I'd first like to say that I'm incredibly grateful to have found an active forum for support in regards to my condition. It's really hard to sort out the feelings I'm having and just knowing there are others makes me feel a bit better.
Anyways, this past Thursday I was officially diagnosed with Type 2 diabetes. It was first suspected on Tuesday when I had a regular dip pregnancy test done at my new doctors office. Glucose was discovered in my urine.
I'm 28 years old, and my husband and I had been trying for a baby for 10 months.
I know it's not gestational and here's why - a few weeks prior I hit up a clinic for a UTI. The doctor there saw glucose in my urine. He said I would just go get it checked out, and that was it. No need to worry, apparently. He should have sent me for further testing but alas, it didn't happen.
Anyways, because my hormones are just messing up my levels, I am insulin dependent. My dad was diagnosed with type 1 around 10 years ago, but it was because he had pancreatitis. Seeing needles and all that is not new to me, because my grandfather also has type 2 - however, the concept of me having to go through this is.
I'm dealing with a plethora of feelings right now...mostly guilt and fear. Will my levels get under control enough that it doesn't effect my baby?
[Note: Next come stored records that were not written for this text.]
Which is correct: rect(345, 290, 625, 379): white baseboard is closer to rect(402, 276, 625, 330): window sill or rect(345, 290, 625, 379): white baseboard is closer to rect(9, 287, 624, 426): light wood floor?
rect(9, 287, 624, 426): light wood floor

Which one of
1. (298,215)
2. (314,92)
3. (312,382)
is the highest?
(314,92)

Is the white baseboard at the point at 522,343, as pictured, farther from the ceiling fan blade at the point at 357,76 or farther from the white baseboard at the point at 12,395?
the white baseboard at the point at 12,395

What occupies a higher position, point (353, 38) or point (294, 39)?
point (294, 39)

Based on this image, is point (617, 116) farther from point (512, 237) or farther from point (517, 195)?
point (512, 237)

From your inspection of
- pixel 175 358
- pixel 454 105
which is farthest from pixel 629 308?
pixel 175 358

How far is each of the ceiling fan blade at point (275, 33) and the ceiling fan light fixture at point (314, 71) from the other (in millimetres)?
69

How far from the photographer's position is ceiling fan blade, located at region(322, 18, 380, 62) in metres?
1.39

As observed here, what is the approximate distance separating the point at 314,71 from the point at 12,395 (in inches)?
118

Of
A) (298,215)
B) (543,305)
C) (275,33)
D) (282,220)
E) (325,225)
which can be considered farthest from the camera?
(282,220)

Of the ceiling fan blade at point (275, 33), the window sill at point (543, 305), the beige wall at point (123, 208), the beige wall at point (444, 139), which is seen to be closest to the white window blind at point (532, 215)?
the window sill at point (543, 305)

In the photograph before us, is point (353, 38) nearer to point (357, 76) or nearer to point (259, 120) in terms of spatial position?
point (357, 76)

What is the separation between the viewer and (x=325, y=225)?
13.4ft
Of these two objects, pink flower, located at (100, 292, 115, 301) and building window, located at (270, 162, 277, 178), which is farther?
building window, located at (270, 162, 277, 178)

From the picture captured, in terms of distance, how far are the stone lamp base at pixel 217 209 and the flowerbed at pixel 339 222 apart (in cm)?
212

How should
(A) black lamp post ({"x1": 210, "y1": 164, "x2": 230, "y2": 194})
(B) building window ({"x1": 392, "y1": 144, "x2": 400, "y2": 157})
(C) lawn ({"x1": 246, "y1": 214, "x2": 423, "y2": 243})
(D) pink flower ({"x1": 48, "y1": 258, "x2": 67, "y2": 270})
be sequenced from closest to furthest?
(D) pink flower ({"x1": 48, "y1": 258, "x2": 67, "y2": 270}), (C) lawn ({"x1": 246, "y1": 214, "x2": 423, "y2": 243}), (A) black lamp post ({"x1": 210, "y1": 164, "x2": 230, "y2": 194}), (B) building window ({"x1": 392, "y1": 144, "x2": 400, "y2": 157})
HOW in the world did I NOT know something was wrong? I can't even look up the risks for my baby or me - not right now, I think it will send me into overload.
I've heard it can take years to get your levels under control. I feel like I don't have that time. Man, I'm terrified.
I have yet to see a dietician and I hope he/she can offer some good advice and guidance in terms of dietary needs for my body. I'm currently just trying very hard to eat healthy, not touch any sugary drinks, candies, etc. be label conscious and of course be very, very diligent with my glucose monitoring and insulin injections.
I'm sorry this is so long, I guess there wasn't a sole purpose of this rant but maybe to say if you have any words of wisdom, support - or whatever, it would be greatly appreciated.
BTW - I hail of Ontario, Canada. Thanks all!